Easy Vintage Blazer Modification and Lookbook

I’ve long admired the fitted pastel blazers from Japanese lolita brands like Victorian Maiden and Mary Magdelene, especially in floral patterns. However, those brands rarely have clothes that fit my shoulders. Instead, I looked at “normie” fashion brands. Tapestry fabric is having a moment right now (see: Target’s gobelin faux corset/tank top), so I scoured Mercari for something I liked. This Jones New York Blazer just screams grandma’s couch to me, so I wanted to try it out in classic lolita!

This is going to be a short and sweet little DIY. Nothing groundbreaking here, but I hope it inspires you to look beyond the usual suspects when it comes to pieces for lolita fashion.

The Patient

Though the blazer says dry clean only, I paid $20 for it, so I really didn’t want to pay that much to clean it. Into the hand wash it went. After, I hung it up to dry and it seemed no worse for wear.

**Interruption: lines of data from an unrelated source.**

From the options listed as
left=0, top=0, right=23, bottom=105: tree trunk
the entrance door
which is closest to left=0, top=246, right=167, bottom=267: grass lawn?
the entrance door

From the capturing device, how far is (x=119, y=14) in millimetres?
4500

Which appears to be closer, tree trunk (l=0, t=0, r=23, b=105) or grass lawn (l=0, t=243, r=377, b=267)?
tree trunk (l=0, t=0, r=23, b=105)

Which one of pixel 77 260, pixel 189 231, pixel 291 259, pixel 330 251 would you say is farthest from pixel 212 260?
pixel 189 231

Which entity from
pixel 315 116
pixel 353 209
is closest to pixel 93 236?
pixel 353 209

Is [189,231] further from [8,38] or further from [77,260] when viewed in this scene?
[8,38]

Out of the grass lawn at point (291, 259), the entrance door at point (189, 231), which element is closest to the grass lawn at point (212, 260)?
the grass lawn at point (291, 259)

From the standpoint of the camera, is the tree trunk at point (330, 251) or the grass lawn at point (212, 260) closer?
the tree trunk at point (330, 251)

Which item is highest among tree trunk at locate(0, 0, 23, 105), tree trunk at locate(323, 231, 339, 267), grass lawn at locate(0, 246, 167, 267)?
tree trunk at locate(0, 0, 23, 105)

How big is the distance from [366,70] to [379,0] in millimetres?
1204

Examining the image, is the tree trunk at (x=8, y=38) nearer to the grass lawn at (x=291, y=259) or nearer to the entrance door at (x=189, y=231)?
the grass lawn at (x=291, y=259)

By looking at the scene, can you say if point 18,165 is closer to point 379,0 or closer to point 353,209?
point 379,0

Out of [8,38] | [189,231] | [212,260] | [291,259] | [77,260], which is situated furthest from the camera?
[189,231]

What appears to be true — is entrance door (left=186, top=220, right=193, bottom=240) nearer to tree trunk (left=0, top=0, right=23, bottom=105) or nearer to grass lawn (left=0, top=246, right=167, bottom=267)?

The collar and lapels were a little strange, with three buttons spaced unevenly along the front opening of the blazer. It has these amazing, functional pockets that add some interest to the front. Though the seller gave me detailed measurements, the blazer fits me a little strangely. It’s tailored to fit at the waist, but the waist is probably 2-3 inches higher than my natural waist. I’ve got my work cut out for me.

The Diagnosis

First, I removed the two top buttons on the front. I played around with folding back the collar until it laid the way I liked. I pressed it into place on very low heat, and then tacked down the collar at the back and in two places in the front on either side. When I tacked it down, I was careful to hide the lower buttonhole I was no longer using. You really can’t even tell it was there. Now it looks and acts more like a traditional blazer. I also removed the shoulder pads, which gave it less structure but helped it fit me better.

The Treatment Plan

I tossed the blazer over a couple skirts and dresses in my closet to see what popped. It looks great with reds and browns, but I was really impressed by how it looked over this teal Innocent World JSK. Even though the print doesn’t have blue in it, it serves as a nice contrast to the solid piece.

I decided to go full grandma kei with this and styled it with a vintage wool hat, sweater-as-blouse from Anthropologie brand Leifsdottir, rosette from Mossbadger, crochet gloves from Axes Femme, some crochet over the knee socks from Target brand Xhilaration, shoes from John Fluevog, and offbrand hand mirror necklace and belt.

The brooch and belt were chosen intentionally to hid some of the problem areas of the blazer. The brooch covers up the buttonhole on the lapel that I no longer need. I wear brooches and pins pretty often anyway, so I don’t anticipate that anyone is ever going to see this hole.The belt really helped redefine my waist. However, it did make the blazer bunch up a little in the back. I’m tempted to sacrifice the pockets to add an inch or two at the center back. But that’s a problem for future Jenna!

For a 5 minute DIY hack, I’m so happy with how this blazer looks and how well this coordinate came together. I think it absolutely reads “classic lolita” to me, despite the fact that only two elements of it are from a Japanese brand!